Overall the paper focuses on theoretic analysis of the expressive powers of RNN's in terms of generating a desired sequence, but does not provide any implementable strategies to improve over existing algorithms in terms of avoiding vanishing or explosive gradient. Another concern is that ``generating desired output sequence'' may not be directly related to the generalization capacity of RNN in terms of predicting future signals, and so it would be more desirable if the analysis can bridge this gap.

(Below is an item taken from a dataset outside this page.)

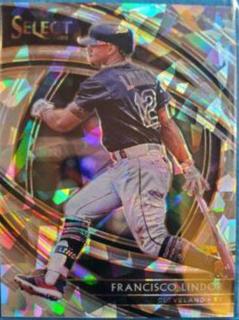 Francisco Lindor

Originality: To my knowledge the results in this work are clearly new and interesting. They build on and advance existing works. Quality: The paper appears to be a complete, and self-contained work that backs up claims with proofs or results. The paper states both what can be achieved but also what cannot. Clarity: The paper is well written and organised. It introduces the problem very well, and all relevant terms are well introduced. The supplementary material contains some of the proofs for theorems in the main paper. Significance: I believe the results of this work are important for future research of RNN and their training methods. While earlier work already looked into orthogonal networks (mostly for memory capacity, eg White, O, Lee, D, and Sompolinky, H. Short-term memory in orthogonal neural networks; also others Mikael Henaff et al Recurrent Orthogonal Networks and Long-Memory Tasks), expressiveness of the approaches has not been compared in this form, at least to my knowledge.